Page extract>
##########

Amiga historical line of computers, from A1000 to 4000 present an interesting POST sequence that prompts the user with a sequence of flashing screens of different colors (rather than audible beeps as in other systems) to show if various hardware POST tests were correct or else if they failed:

===POST sequence of Amiga===
The Amiga system performs the following steps at boot:
1. Delays beginning the tests a fraction of a second to allow the hardware to stabilize.
2. Jumps to ROM code in diagnostic card (if found)
3. Disables and clears all DMA and interrupts.
4. Turns on the screen.
5. Checks the general hardware configuration. If the screen remains a light gray color and the tests continue, the hardware is OK. If an error occurs, the system halts.
6. Performs checksum test on ROMs.
If the system fails the ROM test, the screen display turns red and the system halts.

===Sequence for all main Amiga models===
Almost all Amiga models present the same color sequence when turned on: black screen, dark gray, light gray color screens filling the entire monitor screen in a rapid sequence (Amigas usually take between 2 and 3 seconds to turn on and boot).

===Color screens scheme===

| Color |  | Meaning |
|---|---|---|
|  | Red | Bad ROM |
|  | Yellow | CPU Exception Before Bootstrap Code is Loaded |
|  | Green | Bad Chip RAM or failure of Agnus Chip (check seating of Agnus) |
|  | Black | No CPU |
|  | Cyan | Rev 0.x Kickstarts - Kickstart Error |
|  | White | Expansion passed test successfully |
|  | Grey | Turn on |
|  | Constant white | Failure of CPU |
|  | Purple | Return from InitCode() |

===Sequence for A4000===
====Correct tests color sequence scheme====
A4000 presents just a light gray screen during its boot time (it just occurs in 2 or max 3 seconds)

##########

Entries provided>

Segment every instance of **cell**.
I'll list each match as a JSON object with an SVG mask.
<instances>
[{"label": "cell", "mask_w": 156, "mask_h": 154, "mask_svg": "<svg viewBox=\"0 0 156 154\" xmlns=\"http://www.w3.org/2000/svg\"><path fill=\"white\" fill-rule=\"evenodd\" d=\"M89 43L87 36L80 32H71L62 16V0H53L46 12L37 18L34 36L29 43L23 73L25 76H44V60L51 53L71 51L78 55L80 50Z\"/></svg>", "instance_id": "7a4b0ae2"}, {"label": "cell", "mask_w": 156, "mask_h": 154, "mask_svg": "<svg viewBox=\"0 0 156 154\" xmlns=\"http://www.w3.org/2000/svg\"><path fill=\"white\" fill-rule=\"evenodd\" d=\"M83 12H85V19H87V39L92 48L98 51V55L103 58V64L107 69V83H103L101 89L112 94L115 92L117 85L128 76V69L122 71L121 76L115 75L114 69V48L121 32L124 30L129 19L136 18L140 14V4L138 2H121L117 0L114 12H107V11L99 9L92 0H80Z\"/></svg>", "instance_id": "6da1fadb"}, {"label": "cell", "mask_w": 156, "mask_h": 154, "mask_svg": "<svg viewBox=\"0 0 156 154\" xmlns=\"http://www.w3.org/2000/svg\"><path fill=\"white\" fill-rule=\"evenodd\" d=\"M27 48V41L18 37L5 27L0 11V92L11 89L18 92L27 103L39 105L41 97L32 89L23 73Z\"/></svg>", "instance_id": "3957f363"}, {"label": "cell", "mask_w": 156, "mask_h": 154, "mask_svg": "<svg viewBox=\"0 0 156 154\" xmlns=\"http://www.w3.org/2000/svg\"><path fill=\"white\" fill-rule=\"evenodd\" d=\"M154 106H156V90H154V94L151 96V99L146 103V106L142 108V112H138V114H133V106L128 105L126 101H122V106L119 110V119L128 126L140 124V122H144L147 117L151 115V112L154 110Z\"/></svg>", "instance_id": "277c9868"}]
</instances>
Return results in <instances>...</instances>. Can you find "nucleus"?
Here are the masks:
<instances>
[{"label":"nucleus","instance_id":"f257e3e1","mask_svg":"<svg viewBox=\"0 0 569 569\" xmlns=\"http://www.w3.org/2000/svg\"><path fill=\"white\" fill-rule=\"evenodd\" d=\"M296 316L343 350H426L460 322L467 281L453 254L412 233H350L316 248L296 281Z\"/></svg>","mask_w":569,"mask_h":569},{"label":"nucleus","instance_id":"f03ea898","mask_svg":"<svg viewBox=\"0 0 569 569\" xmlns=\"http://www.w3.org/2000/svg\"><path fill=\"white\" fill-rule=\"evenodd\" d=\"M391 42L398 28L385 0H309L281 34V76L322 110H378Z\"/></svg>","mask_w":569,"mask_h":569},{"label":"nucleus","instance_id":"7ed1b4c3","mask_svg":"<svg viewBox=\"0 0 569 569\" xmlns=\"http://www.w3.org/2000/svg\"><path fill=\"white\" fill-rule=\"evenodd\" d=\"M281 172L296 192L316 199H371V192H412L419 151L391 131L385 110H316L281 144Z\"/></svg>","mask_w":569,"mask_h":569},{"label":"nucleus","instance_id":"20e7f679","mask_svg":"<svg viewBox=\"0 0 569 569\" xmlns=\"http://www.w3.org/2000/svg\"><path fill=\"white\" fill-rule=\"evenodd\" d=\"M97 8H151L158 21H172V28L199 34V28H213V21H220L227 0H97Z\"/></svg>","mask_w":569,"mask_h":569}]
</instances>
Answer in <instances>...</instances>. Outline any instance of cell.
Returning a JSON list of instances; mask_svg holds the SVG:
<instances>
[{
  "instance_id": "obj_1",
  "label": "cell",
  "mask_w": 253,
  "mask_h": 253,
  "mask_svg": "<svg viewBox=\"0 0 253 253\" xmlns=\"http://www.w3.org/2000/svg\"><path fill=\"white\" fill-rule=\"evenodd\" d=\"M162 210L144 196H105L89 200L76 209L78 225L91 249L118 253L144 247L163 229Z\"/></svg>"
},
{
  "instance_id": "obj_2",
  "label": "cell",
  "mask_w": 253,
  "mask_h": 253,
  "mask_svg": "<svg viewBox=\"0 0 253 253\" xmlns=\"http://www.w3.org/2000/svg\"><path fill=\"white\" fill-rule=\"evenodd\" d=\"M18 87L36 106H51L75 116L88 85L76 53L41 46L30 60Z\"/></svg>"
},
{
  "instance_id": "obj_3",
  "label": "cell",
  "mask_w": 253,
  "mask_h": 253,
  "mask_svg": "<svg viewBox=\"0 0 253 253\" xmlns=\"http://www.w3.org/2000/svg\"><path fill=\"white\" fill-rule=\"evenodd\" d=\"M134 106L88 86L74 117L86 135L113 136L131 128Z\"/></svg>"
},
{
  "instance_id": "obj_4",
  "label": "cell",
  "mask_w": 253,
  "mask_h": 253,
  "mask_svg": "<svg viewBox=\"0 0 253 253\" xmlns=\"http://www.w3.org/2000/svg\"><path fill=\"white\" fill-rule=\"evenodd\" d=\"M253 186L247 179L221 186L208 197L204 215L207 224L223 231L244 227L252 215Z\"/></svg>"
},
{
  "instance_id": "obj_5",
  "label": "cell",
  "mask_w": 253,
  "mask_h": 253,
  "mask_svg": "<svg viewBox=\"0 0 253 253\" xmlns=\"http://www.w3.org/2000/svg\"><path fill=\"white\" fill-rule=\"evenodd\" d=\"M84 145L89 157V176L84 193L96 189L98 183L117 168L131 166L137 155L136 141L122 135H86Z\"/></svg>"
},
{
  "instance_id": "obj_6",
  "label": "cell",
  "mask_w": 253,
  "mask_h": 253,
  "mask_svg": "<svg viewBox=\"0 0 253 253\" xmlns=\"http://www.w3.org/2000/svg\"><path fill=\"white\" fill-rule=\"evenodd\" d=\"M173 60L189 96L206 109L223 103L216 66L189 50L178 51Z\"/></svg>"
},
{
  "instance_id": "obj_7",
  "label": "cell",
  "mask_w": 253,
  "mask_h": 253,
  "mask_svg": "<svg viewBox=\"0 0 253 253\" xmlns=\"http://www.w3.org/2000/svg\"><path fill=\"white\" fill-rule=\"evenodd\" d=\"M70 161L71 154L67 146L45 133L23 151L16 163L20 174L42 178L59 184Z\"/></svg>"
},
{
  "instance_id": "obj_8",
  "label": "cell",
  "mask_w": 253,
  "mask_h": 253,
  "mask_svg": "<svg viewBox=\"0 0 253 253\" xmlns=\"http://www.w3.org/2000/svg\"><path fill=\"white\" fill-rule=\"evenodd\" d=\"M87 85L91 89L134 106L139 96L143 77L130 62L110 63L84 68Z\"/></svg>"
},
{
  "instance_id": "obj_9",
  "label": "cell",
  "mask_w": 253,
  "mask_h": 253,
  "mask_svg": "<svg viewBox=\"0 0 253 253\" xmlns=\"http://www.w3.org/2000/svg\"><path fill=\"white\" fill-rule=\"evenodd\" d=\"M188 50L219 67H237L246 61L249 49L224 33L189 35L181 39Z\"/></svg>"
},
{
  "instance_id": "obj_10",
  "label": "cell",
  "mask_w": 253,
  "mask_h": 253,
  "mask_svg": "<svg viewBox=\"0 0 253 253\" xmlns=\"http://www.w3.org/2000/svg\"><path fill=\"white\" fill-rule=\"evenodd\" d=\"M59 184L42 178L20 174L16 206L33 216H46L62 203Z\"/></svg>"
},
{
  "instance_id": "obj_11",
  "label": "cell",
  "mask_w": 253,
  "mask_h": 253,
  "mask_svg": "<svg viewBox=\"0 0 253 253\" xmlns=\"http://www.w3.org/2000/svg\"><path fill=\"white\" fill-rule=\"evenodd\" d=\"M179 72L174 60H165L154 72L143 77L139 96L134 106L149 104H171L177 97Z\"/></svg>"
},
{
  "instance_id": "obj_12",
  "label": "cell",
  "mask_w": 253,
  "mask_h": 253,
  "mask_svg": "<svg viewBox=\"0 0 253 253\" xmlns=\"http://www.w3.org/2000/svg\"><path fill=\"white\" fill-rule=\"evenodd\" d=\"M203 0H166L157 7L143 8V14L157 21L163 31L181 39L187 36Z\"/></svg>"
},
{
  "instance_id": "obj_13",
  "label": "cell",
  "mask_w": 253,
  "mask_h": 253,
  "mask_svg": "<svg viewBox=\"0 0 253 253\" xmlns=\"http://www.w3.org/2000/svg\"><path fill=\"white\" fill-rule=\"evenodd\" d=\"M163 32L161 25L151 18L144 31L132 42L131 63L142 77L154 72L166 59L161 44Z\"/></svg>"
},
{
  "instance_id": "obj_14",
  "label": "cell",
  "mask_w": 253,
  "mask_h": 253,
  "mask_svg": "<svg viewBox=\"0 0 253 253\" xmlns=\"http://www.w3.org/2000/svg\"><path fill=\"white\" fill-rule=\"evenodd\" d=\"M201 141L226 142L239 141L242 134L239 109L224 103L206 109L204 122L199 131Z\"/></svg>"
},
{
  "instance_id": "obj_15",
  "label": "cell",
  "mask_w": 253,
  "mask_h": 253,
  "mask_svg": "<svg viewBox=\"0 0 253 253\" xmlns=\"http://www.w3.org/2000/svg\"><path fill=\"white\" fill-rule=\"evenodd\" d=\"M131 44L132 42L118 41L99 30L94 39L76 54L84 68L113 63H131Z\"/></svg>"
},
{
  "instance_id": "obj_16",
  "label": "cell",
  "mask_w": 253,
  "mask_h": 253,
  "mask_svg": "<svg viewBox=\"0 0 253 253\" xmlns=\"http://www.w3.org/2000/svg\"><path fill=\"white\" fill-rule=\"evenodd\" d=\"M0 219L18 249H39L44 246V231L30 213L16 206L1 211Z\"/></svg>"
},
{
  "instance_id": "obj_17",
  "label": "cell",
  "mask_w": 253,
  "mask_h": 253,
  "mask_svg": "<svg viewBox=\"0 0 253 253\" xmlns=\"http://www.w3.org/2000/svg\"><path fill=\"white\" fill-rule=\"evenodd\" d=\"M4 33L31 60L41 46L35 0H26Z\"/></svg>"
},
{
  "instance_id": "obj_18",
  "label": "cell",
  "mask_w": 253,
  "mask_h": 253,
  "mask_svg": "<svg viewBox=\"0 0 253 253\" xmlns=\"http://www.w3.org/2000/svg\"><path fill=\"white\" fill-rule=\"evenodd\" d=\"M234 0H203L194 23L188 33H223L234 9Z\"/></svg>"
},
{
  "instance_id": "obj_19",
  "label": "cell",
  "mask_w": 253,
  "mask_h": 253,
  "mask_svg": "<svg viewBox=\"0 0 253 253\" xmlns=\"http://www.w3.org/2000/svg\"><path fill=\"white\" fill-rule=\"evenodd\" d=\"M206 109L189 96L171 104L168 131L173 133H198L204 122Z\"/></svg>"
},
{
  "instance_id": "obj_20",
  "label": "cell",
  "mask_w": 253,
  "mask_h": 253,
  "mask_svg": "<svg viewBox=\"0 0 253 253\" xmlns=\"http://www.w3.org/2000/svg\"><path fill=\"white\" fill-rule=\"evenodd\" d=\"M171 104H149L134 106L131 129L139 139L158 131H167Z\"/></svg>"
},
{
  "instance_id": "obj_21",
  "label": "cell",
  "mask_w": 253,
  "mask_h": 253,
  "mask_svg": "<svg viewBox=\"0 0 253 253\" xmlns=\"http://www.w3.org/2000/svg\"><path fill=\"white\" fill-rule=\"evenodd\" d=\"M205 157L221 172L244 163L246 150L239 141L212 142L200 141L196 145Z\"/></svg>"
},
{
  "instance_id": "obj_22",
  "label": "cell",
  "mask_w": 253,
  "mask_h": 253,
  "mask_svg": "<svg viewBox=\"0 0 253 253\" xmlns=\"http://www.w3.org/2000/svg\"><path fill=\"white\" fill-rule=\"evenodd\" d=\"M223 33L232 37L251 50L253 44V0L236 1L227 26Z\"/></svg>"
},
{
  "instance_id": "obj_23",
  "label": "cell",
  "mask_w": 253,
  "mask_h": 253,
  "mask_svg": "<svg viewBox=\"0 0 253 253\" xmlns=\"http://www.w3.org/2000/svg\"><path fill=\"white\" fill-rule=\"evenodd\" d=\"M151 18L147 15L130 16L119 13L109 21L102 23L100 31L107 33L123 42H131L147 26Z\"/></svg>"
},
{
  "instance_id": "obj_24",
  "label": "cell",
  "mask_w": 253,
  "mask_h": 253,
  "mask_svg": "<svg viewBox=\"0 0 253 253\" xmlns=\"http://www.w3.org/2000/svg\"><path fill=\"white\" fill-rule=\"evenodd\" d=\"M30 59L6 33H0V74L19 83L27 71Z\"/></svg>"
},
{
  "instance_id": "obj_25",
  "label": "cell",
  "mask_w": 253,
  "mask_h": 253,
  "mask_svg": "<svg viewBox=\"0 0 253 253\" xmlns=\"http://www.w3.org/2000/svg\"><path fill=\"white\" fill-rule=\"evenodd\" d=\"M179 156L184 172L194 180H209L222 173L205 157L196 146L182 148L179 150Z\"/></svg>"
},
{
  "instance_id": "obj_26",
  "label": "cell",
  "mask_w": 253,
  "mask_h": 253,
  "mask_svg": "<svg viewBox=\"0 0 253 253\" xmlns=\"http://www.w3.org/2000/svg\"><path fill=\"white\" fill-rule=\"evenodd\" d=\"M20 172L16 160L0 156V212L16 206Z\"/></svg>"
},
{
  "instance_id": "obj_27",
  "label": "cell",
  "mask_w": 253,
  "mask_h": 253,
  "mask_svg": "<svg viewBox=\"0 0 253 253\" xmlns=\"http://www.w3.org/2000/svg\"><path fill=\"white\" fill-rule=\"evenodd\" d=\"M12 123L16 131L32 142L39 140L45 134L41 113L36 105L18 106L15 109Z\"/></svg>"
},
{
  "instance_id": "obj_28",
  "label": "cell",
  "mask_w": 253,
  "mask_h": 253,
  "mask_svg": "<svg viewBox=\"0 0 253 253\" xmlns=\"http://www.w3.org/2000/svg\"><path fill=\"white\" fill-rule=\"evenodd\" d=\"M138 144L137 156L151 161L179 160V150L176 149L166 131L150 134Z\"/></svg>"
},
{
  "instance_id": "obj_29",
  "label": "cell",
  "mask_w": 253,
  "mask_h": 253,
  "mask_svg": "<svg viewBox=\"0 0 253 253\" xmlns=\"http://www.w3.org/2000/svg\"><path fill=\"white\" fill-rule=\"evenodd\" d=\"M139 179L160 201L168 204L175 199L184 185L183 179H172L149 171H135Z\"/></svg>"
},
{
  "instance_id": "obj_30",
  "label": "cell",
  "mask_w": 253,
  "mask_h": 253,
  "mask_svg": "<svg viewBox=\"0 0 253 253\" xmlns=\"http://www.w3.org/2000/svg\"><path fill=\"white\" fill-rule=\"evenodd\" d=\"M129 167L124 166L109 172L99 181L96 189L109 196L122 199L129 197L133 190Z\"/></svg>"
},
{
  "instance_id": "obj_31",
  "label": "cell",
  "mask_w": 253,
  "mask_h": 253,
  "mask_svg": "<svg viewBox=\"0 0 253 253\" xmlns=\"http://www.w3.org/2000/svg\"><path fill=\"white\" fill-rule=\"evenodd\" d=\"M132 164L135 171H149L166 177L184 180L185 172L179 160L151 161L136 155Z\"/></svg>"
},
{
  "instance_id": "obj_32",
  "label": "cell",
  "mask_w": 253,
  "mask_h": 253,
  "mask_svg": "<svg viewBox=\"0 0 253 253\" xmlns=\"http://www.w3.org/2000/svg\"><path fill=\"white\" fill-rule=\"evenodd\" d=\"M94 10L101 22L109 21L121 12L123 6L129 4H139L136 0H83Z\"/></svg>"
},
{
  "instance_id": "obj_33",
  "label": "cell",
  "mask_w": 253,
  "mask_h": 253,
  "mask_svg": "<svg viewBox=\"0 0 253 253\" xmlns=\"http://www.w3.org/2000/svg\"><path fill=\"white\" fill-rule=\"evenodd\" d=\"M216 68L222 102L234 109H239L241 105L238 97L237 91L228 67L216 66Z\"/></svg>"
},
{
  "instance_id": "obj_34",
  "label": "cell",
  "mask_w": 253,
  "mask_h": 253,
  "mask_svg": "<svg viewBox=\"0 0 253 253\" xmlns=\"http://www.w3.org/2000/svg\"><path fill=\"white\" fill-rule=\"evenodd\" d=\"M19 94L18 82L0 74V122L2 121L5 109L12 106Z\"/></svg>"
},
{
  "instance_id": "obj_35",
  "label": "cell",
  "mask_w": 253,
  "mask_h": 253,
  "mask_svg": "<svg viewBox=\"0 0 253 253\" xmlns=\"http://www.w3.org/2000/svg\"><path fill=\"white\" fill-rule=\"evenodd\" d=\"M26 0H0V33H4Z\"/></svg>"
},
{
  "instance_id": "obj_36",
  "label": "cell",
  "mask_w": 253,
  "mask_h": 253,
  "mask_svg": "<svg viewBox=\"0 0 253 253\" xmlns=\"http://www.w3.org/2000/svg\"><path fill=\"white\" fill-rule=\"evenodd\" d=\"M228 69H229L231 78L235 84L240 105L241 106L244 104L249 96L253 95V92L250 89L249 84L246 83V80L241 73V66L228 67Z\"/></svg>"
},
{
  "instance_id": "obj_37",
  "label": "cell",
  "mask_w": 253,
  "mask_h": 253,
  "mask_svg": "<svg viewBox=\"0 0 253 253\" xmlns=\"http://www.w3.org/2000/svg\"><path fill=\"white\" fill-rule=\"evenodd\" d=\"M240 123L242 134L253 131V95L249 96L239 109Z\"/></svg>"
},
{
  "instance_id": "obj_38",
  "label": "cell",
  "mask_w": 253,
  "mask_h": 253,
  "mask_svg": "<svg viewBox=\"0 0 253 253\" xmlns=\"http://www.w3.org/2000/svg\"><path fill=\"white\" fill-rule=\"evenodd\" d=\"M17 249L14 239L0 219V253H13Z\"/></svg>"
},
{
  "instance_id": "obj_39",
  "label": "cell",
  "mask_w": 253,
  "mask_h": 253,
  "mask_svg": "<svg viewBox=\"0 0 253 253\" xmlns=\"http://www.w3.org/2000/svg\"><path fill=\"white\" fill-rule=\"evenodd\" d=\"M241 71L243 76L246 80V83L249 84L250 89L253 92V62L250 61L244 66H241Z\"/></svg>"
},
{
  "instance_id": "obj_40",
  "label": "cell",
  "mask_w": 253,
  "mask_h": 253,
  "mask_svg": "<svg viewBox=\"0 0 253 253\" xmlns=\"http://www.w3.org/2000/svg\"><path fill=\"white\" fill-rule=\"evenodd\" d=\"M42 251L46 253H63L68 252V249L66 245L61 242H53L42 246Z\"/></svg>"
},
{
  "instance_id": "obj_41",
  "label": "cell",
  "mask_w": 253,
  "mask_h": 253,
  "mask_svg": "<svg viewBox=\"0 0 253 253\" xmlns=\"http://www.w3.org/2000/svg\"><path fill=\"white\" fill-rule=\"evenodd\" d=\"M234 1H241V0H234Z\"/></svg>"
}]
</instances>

##########

Task objective> Copy out the passage of the Amiga POST text above, starting at "4. Turns on" and ending at "on and boot).".

Solution>
4. Turns on the screen.
5. Checks the general hardware configuration. If the screen remains a light gray color and the tests continue, the hardware is OK. If an error occurs, the system halts.
6. Performs checksum test on ROMs.
If the system fails the ROM test, the screen display turns red and the system halts.

===Sequence for all main Amiga models===
Almost all Amiga models present the same color sequence when turned on: black screen, dark gray, light gray color screens filling the entire monitor screen in a rapid sequence (Amigas usually take between 2 and 3 seconds to turn on and boot).